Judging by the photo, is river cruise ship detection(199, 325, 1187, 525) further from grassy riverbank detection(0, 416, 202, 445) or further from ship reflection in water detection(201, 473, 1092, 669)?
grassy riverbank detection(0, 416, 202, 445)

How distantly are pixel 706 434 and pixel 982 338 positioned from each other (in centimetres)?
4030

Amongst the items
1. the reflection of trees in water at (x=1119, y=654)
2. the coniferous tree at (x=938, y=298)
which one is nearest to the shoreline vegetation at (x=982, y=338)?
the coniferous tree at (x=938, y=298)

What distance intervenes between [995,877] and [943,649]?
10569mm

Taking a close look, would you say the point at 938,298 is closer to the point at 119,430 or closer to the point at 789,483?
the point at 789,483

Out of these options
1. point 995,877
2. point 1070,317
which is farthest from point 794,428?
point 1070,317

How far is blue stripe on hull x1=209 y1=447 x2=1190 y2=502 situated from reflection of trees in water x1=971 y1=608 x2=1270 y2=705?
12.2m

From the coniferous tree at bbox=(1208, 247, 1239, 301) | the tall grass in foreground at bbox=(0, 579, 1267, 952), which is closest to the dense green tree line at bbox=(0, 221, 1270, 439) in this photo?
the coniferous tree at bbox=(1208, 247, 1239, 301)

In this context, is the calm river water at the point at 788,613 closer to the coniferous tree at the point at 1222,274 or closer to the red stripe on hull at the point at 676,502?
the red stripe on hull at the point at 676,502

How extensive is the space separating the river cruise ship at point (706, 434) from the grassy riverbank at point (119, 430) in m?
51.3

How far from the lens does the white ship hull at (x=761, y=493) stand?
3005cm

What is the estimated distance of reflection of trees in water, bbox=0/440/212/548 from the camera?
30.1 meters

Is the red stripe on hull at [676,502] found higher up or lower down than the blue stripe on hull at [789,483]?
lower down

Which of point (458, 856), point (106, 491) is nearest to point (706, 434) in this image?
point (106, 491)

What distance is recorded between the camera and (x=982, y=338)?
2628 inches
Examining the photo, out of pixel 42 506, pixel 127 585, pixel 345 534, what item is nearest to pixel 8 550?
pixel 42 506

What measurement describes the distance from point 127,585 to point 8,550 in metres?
+-------+
STATED GOAL :: Rewrite the rows above, replacing "blue stripe on hull" with "navy stripe on hull" everywhere and leaving everything else unchanged.

OUTPUT BELOW ::
Judging by the photo, is river cruise ship detection(199, 325, 1187, 525) further from grassy riverbank detection(0, 416, 202, 445) or further from ship reflection in water detection(201, 473, 1092, 669)?
grassy riverbank detection(0, 416, 202, 445)

How distantly are pixel 706 434 and pixel 982 338 positioned from each other (in centimetres)?
4030

Amongst the items
1. the reflection of trees in water at (x=1119, y=654)
2. the coniferous tree at (x=938, y=298)
which one is nearest to the shoreline vegetation at (x=982, y=338)?
the coniferous tree at (x=938, y=298)

What distance intervenes between [995,877] and [943,649]?
10569mm

Taking a close look, would you say the point at 938,298 is closer to the point at 119,430 or closer to the point at 789,483?
the point at 789,483

Out of these options
1. point 995,877
2. point 1070,317
which is farthest from point 794,428?
point 1070,317

How far is navy stripe on hull x1=209 y1=447 x2=1190 y2=502 situated from reflection of trees in water x1=971 y1=608 x2=1270 y2=705?
12.2m

From the coniferous tree at bbox=(1208, 247, 1239, 301) | the tall grass in foreground at bbox=(0, 579, 1267, 952), which is closest to the dense green tree line at bbox=(0, 221, 1270, 439) in this photo?
the coniferous tree at bbox=(1208, 247, 1239, 301)

In this context, is the calm river water at the point at 788,613 closer to the coniferous tree at the point at 1222,274 or closer to the red stripe on hull at the point at 676,502?
the red stripe on hull at the point at 676,502

How extensive is the space separating the river cruise ship at point (706, 434) from the grassy riverbank at point (119, 430) in m?
51.3

How far from the lens does the white ship hull at (x=761, y=493) stand?
3005cm

What is the estimated distance of reflection of trees in water, bbox=0/440/212/548 from the camera?
30.1 meters

Is the red stripe on hull at [676,502] found higher up or lower down than the navy stripe on hull at [789,483]?
lower down

Which of point (458, 856), point (106, 491) is nearest to point (706, 434) in this image?
point (106, 491)

What distance is recorded between the camera and (x=982, y=338)?
2628 inches
Examining the photo, out of pixel 42 506, pixel 127 585, pixel 345 534, what item is nearest to pixel 8 550?
pixel 42 506

What measurement describes the distance from point 127,585 to point 8,550 in metres?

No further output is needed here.